Research Topic

Targeted Drug Delivery to Cardiac Ischemia

About this Research Topic

Ischemic heart disease is still the leading cause of death around the globe despite the evolution of our knowledge in biology and the advancement in patient care. Occlusion of coronary arteries induces ischemia followed by rapid upregulation of pro-inflammatory cytokines, increased oxidative stress and MMP2 activity, leading to an enhanced apoptosis of cardiac myocytes. Extended ischemia, coupled with reperfusion, lead to massive death of cardiomyocytes and inflammatory infiltration within the infarcted area, resulting in ventricular dysfunction, acute failure, with potentially fatal consequences. Over time, ventricular remodeling takes place, including formation of non-contractile fibrous scar tissue, thinning of the myocardial wall, revascularization in the periinfarct area, followed by progressive compensatory and later maladaptive hypertrophy and dilation of the ventricle, which no longer compensate for the loss of cardiac tissue, leading ultimately to congestive heart failure and death. The current therapy is primarily symptomatic, therefore novel, mechanistic-based therapeutic approaches are needed.

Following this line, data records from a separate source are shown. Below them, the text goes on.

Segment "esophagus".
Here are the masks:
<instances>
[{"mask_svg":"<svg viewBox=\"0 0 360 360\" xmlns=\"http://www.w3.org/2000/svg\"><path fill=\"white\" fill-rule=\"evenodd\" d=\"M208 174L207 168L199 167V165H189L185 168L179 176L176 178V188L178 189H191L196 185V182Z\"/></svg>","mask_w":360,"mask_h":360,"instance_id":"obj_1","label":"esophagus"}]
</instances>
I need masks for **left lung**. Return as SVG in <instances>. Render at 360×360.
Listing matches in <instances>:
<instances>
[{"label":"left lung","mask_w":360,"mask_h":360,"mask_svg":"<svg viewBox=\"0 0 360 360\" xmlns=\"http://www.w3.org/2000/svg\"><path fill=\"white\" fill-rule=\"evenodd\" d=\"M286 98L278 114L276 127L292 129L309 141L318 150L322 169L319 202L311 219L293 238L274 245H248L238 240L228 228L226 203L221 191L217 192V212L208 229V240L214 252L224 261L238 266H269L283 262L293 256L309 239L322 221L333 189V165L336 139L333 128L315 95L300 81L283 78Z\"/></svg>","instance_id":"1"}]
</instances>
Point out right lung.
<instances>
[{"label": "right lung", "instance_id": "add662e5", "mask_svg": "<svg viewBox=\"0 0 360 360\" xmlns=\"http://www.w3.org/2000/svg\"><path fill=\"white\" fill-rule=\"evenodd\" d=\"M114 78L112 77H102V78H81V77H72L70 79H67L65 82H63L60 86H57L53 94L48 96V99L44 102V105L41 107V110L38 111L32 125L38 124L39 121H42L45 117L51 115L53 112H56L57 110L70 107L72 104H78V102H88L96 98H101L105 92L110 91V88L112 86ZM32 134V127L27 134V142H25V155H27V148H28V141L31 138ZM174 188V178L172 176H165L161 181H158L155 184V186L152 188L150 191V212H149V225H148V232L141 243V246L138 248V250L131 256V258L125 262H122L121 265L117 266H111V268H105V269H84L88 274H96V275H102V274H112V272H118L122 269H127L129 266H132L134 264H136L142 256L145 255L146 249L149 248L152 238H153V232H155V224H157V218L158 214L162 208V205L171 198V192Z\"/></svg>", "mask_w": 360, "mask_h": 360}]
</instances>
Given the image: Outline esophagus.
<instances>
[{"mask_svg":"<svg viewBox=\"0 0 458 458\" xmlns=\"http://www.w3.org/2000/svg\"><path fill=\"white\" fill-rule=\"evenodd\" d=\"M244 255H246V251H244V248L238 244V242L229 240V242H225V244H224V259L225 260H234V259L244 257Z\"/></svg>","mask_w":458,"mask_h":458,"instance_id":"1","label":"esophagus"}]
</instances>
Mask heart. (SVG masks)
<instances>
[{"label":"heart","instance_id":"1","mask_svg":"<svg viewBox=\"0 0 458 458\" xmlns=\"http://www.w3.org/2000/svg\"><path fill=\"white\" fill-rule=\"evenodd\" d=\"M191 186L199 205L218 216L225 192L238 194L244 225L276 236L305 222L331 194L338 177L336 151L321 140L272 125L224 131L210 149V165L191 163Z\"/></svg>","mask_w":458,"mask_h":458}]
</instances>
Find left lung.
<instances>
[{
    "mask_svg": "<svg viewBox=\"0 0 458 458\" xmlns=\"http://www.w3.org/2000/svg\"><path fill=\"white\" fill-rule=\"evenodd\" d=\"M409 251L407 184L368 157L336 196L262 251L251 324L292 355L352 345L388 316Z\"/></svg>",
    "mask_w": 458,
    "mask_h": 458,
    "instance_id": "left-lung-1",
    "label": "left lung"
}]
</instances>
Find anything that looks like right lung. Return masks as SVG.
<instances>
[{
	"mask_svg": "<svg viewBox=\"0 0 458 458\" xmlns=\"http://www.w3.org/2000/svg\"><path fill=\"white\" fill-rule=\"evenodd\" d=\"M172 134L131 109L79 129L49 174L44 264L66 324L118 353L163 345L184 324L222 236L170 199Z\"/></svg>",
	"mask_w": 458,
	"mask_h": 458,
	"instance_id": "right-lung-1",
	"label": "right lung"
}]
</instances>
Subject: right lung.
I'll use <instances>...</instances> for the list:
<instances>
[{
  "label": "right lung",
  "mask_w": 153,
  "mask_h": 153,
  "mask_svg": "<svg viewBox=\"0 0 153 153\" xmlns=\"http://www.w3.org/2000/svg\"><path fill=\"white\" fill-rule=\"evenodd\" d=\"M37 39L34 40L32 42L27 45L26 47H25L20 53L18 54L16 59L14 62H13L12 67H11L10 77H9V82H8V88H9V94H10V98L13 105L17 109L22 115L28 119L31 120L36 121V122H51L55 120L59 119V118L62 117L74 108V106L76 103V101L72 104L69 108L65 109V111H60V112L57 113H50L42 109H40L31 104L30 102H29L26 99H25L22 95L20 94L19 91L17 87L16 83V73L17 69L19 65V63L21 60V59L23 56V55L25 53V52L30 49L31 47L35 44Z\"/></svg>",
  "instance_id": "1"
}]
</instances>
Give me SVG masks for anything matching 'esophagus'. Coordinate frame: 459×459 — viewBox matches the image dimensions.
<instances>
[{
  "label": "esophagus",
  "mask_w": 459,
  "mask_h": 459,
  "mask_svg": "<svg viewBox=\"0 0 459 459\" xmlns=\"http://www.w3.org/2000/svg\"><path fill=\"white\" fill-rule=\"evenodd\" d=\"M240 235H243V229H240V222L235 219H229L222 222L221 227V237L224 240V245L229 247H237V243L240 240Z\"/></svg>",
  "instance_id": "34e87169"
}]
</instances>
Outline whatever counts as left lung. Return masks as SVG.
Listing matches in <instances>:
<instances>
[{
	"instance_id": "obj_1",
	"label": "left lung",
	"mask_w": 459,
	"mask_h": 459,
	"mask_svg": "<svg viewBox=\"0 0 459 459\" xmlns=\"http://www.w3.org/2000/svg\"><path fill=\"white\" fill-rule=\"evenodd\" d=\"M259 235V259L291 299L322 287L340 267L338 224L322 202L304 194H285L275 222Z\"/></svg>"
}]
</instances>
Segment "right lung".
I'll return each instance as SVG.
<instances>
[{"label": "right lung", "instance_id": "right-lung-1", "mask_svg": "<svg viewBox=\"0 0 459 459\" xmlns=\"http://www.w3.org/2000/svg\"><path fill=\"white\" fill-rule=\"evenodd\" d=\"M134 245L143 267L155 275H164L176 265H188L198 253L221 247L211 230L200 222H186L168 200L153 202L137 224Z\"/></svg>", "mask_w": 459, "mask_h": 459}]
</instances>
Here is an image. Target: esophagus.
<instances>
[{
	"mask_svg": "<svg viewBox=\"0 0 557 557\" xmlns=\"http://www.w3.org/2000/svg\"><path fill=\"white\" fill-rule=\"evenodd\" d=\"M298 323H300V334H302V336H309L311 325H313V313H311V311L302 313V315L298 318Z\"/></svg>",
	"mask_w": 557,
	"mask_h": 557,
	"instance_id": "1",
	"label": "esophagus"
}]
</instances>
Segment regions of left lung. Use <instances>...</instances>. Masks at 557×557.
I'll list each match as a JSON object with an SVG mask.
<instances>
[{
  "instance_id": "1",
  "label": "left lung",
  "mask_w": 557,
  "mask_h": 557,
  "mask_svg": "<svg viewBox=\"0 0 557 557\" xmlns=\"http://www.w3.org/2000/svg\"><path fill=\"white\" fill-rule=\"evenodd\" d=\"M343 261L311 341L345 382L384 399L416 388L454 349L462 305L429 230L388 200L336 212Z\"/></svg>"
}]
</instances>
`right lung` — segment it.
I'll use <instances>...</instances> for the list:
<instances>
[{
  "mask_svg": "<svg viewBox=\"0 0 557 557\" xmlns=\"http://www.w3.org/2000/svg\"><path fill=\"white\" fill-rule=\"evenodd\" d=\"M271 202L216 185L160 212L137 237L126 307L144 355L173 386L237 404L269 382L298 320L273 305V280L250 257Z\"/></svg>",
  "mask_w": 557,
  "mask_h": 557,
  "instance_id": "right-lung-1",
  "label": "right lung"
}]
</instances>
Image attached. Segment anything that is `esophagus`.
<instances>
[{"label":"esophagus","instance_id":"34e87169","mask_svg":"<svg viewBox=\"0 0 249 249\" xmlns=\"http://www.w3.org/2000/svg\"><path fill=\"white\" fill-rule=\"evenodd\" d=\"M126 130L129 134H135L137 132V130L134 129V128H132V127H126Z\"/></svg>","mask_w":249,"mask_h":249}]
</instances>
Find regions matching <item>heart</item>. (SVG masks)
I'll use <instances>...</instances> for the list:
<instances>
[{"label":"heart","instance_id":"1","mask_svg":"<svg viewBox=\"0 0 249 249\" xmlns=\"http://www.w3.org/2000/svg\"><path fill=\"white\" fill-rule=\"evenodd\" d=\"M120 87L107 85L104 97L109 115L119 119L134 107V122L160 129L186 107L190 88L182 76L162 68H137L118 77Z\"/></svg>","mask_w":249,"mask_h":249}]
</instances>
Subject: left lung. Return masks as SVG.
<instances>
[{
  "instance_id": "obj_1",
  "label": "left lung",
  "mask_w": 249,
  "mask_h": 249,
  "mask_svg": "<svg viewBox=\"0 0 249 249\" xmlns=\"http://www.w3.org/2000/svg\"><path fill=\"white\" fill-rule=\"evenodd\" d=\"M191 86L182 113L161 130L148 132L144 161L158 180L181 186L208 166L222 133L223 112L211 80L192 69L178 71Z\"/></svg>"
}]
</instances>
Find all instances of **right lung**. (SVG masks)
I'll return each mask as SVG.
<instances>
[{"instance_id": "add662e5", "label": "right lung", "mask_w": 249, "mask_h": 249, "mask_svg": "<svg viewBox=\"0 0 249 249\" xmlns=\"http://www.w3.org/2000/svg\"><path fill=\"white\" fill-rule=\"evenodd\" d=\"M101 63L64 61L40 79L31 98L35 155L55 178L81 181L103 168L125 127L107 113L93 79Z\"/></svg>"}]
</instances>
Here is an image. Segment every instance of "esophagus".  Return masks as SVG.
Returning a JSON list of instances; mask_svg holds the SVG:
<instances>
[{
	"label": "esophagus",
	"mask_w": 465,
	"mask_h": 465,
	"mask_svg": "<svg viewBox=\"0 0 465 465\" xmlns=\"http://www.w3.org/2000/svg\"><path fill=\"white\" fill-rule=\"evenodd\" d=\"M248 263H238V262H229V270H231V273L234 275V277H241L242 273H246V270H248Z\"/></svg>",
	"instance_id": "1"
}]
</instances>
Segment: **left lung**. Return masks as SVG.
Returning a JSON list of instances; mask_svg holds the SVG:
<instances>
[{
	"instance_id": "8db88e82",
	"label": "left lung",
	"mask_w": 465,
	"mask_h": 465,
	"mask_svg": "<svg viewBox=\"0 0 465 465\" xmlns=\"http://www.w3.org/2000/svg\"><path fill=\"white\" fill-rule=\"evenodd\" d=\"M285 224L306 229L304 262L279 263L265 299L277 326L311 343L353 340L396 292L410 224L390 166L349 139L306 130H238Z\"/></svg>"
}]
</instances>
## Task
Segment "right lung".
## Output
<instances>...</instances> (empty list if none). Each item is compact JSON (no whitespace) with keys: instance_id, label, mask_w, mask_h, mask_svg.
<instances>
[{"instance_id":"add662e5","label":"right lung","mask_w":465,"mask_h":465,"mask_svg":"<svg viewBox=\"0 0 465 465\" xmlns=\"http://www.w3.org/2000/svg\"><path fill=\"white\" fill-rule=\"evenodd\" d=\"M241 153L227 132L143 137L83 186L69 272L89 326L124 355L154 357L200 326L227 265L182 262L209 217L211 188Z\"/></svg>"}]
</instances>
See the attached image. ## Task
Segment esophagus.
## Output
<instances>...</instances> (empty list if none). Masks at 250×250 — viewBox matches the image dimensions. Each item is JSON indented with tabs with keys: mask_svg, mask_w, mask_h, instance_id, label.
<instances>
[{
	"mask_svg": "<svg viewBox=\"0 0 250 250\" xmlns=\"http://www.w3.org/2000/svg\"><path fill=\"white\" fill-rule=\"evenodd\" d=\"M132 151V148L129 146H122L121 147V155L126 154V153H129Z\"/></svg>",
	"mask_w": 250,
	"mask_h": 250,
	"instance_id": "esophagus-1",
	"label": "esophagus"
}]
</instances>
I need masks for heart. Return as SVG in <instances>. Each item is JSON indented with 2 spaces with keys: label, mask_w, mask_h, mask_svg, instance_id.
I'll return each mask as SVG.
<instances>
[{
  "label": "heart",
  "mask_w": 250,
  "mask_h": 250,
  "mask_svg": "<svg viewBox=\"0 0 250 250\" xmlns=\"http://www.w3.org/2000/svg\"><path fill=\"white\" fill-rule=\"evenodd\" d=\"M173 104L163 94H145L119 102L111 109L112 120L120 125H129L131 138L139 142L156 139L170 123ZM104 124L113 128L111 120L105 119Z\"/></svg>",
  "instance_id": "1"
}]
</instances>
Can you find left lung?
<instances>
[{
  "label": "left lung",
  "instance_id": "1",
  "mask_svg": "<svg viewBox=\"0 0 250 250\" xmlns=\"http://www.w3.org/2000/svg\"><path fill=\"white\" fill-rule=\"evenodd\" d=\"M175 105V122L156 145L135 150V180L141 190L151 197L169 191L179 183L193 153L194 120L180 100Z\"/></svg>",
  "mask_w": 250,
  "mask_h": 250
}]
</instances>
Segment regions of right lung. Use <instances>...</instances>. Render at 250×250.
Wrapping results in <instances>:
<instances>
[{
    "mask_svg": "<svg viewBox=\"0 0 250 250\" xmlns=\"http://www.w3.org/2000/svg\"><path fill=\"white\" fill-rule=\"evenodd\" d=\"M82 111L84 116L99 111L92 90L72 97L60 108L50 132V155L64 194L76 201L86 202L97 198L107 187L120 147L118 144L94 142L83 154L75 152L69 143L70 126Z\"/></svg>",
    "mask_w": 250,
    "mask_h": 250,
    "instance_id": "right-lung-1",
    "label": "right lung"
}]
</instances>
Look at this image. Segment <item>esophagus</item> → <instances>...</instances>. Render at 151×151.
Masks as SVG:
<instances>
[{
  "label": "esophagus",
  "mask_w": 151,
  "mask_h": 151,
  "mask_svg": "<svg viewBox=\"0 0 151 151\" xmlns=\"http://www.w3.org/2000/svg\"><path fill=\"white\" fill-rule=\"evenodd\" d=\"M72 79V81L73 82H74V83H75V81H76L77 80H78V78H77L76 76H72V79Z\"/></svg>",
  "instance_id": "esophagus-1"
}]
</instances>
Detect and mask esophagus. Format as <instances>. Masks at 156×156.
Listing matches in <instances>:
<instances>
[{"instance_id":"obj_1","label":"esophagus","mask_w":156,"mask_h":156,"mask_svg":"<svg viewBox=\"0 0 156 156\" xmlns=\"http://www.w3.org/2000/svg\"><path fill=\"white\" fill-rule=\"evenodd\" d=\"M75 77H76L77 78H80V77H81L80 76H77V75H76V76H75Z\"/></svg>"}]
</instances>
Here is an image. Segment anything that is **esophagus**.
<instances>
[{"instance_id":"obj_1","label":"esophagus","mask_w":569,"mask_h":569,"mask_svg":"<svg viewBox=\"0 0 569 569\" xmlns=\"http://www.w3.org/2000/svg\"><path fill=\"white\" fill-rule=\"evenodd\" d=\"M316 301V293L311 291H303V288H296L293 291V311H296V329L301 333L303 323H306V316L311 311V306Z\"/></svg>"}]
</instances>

Current therapies of cardiac ischemia, myocardial infarction (MI) and heart failure, aiming to preserve and improve ventricular function and clinical outcomes, include pharmacological interventions, surgical procedures, or mechanical left ventricular assist devices. Although mitigation of chronic ischemia and early reperfusion of the occluded artery, by means of coronary angioplasty and/or stent placement, can decrease infarct size, the loss of cardiac myocytes inevitably begins rapidly following ischemia, inducing permanent damage to the left ventricle. Several novel regenerative strategies addressing ischemic myocardium have demonstrated considerable experimental and clinical benefits.
Targeted delivery of small molecule drugs and advanced therapeutic modalities (cell-, growth factor- or RNA therapeutics) represents a novel and disruptive therapeutic modality with high potential for improving the ventricular function and patients’ outcomes, but their clinical translation is hampered by challenges related to tissue specificity, safety/tolerability, the complexity of drug development and regulatory pathway, as well as manufacturing.
Novel targeting strategies for therapeutic agents are therefore urgently needed, including e.g., targeted delivery of small molecule drugs, biologics, RNA therapeutics, cells, utilizing conjugations or drug-releasing biomaterials carriers for local support, as well as delivery of therapeutics loaded into biocompatible nanoparticles.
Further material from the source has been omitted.